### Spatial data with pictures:
========================================

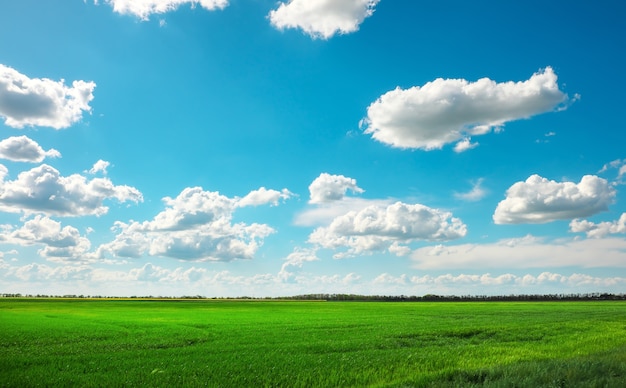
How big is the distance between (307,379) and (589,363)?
1012cm

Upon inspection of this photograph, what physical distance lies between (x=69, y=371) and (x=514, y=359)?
18324mm

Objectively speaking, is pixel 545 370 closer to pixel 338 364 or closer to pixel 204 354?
pixel 338 364

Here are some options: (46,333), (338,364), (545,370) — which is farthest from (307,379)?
(46,333)

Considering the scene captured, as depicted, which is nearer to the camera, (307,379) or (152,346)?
(307,379)

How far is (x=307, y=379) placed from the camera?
15336mm

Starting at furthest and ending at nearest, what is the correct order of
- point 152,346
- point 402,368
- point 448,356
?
point 152,346 → point 448,356 → point 402,368

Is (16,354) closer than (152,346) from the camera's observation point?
Yes

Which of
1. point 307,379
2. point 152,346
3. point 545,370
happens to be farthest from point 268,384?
point 152,346

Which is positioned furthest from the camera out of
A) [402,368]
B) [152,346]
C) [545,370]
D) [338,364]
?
[152,346]

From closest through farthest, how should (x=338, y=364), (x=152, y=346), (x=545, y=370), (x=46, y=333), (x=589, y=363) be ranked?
1. (x=545, y=370)
2. (x=589, y=363)
3. (x=338, y=364)
4. (x=152, y=346)
5. (x=46, y=333)

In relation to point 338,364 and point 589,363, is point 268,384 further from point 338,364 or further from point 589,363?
point 589,363

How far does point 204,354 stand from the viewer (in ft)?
70.7

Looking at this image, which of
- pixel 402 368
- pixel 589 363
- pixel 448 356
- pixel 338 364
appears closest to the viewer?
pixel 589 363

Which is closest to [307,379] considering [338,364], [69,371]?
[338,364]
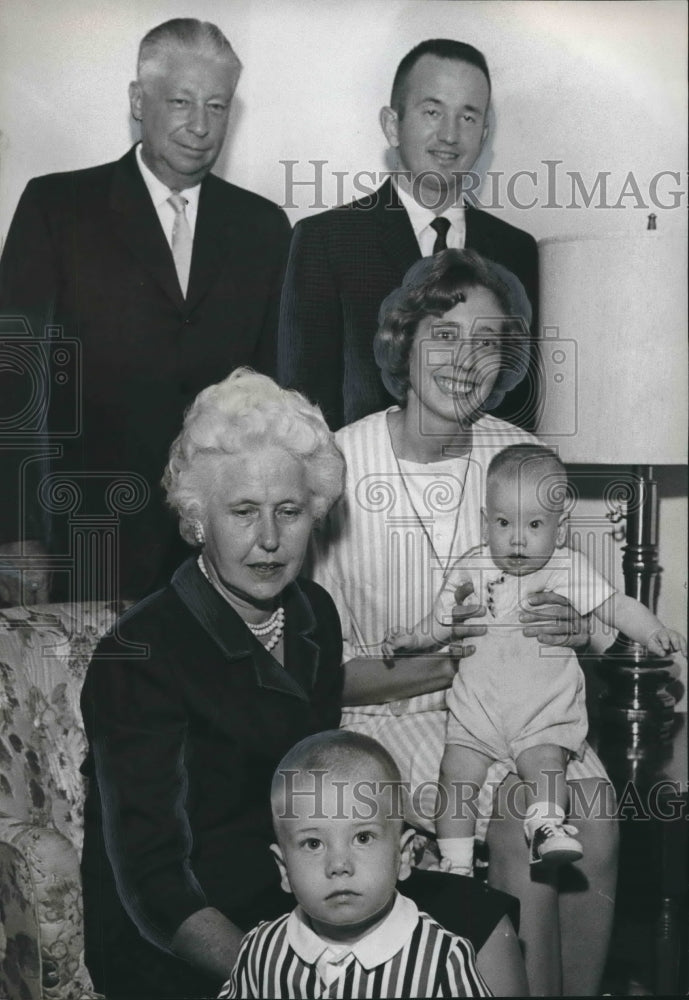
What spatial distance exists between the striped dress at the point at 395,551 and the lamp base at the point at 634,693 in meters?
0.12

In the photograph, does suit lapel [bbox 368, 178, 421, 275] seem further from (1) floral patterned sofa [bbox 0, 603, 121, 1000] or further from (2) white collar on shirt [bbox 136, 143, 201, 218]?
(1) floral patterned sofa [bbox 0, 603, 121, 1000]

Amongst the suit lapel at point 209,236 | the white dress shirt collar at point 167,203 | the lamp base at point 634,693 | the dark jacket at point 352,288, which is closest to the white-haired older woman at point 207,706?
the dark jacket at point 352,288

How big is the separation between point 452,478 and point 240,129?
0.80m

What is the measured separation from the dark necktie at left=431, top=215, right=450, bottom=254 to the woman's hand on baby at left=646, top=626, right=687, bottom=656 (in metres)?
0.88

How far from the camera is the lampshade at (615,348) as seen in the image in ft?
7.47

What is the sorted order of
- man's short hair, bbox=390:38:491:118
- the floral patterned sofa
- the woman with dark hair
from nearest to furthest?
the floral patterned sofa
the woman with dark hair
man's short hair, bbox=390:38:491:118

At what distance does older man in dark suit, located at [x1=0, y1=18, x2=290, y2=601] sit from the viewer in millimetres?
2273

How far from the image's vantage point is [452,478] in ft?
7.52

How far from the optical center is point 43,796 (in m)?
2.18

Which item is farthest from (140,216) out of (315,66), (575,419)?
(575,419)

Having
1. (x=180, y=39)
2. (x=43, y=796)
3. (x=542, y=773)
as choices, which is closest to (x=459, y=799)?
(x=542, y=773)

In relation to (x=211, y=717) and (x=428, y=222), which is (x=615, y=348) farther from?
(x=211, y=717)

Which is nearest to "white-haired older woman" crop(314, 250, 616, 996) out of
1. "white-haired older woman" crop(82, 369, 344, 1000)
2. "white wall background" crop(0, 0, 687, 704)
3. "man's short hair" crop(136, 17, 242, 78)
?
"white-haired older woman" crop(82, 369, 344, 1000)

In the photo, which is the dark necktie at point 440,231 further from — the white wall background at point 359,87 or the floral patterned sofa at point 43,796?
the floral patterned sofa at point 43,796
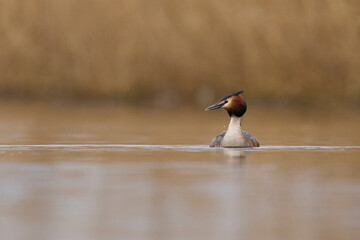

========================================

### Goal of the exercise:
Please reproduce everything from the line containing "At what distance" down to the end of the records, word for word, with both ends included. Leave the pictures out of your answer.

### Answer to the task:
At what distance does older man in dark suit, located at [x1=0, y1=18, x2=290, y2=601] sit from the viewer in millimetres?
2273

How far from the image's vantage point is [452,478] in ft?
7.52

How far from the optical center is point 43,796 (in m)?
2.18

Which item is farthest from (140,216) out of (315,66), (575,419)?
(575,419)

Having
1. (x=180, y=39)
2. (x=43, y=796)
3. (x=542, y=773)
as choices, which is closest to (x=459, y=799)?
(x=542, y=773)

In relation to (x=211, y=717) and (x=428, y=222), which is (x=615, y=348) farther from?
(x=211, y=717)

Which is nearest to "white-haired older woman" crop(314, 250, 616, 996) out of
1. "white-haired older woman" crop(82, 369, 344, 1000)
2. "white wall background" crop(0, 0, 687, 704)
3. "man's short hair" crop(136, 17, 242, 78)
?
"white-haired older woman" crop(82, 369, 344, 1000)

In the photo, which is the dark necktie at point 440,231 further from — the white wall background at point 359,87 or the floral patterned sofa at point 43,796?
the floral patterned sofa at point 43,796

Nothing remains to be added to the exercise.